◆ CONSIGNES:
(1) D'après l'extrait consacré à Luc Besson et à Valérian, combien d'albums de la bande dessinée existe-t-il maintenant ?
(2) Recopiez le passage de l'extrait sur Luc Besson qui commence par les mots « Il en existe » et s'arrête après « rêve depuis toujours. », en substituant « Valérian » à « Laureline ».

Il en existe maintenant 27 albums. Luc Besson les a tous lus. Plus d’une fois.
« C’était une fenêtre sur l’imaginaire, sur l’espace. C’était ouvert sur la beauté, la sensualité. Et je suis tombé complètement amoureux de Laureline. »
— Le réalisateur Luc Besson, au sujet de la bande dessinée Valérian
Un univers précieux, donc. Pour lui. C’est l’une des raisons qui l’ont fait hésiter à mettre en chantier Valerian and the City of a Thousand Planets qui, paradoxalement, est le long métrage dont il rêve depuis toujours.
« Ce sont MES souvenirs d’enfance. Il y avait quelque chose… non pas de sale, mais de désagréable dans l’idée d’en faire un film parce que, du coup, ils ne seraient plus miens seulement », a noté le réalisateur lors d’un passage éclair à Montréal, en juin, où il avait une rencontre avec l’équipe de Rodeo FX. La boîte montréalaise, avec qui il a déjà travaillé sur Lucy, s’est chargée « de tous les effets spéciaux mécaniques : la Station Alpha, les vaisseaux, etc. » du long métrage doté d’un budget de 180 millions (ce qui en fait le film le plus coûteux jamais produit en Europe).

◆ DONNÉES SOURCES:
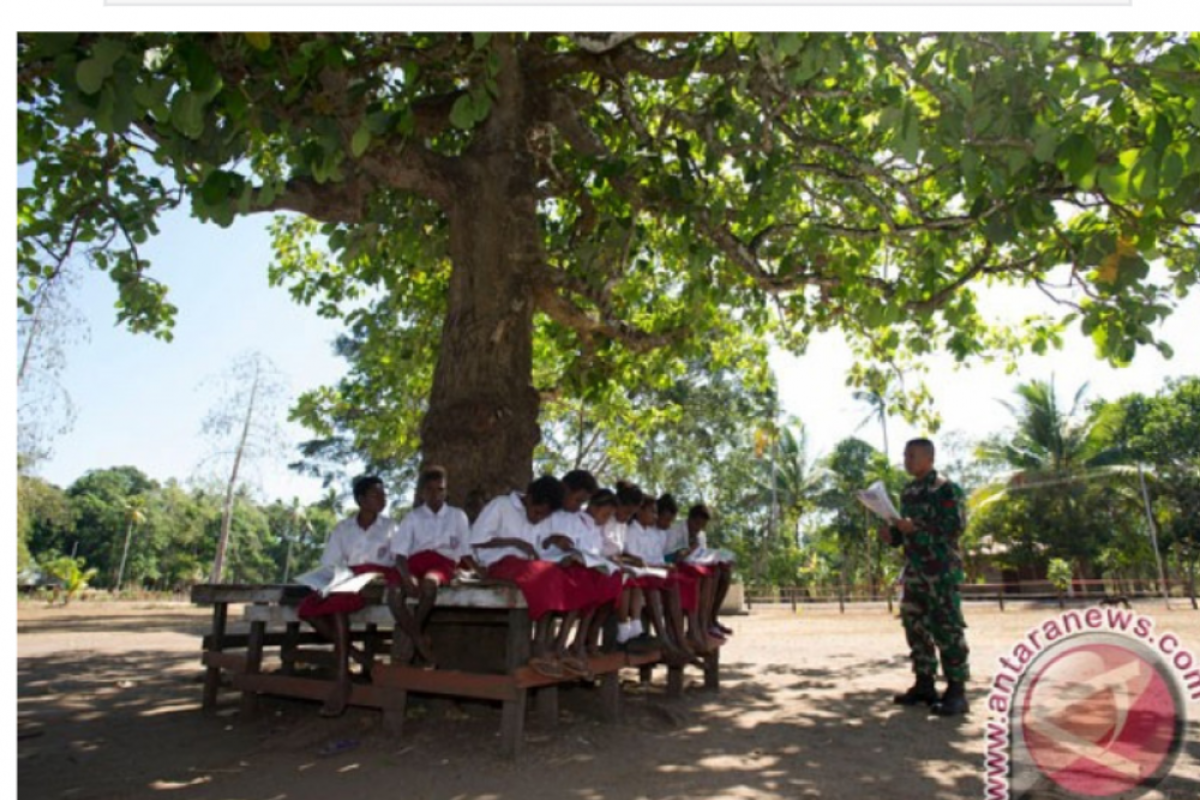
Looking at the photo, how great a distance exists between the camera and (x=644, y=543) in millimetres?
6902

◆ CORRIGÉ:
(1) Il en existe maintenant 27.

(2)
Il en existe maintenant 27 albums. Luc Besson les a tous lus. Plus d’une fois.
« C’était une fenêtre sur l’imaginaire, sur l’espace. C’était ouvert sur la beauté, la sensualité. Et je suis tombé complètement amoureux de Valérian. »
— Le réalisateur Luc Besson, au sujet de la bande dessinée Valérian
Un univers précieux, donc. Pour lui. C’est l’une des raisons qui l’ont fait hésiter à mettre en chantier Valerian and the City of a Thousand Planets qui, paradoxalement, est le long métrage dont il rêve depuis toujours.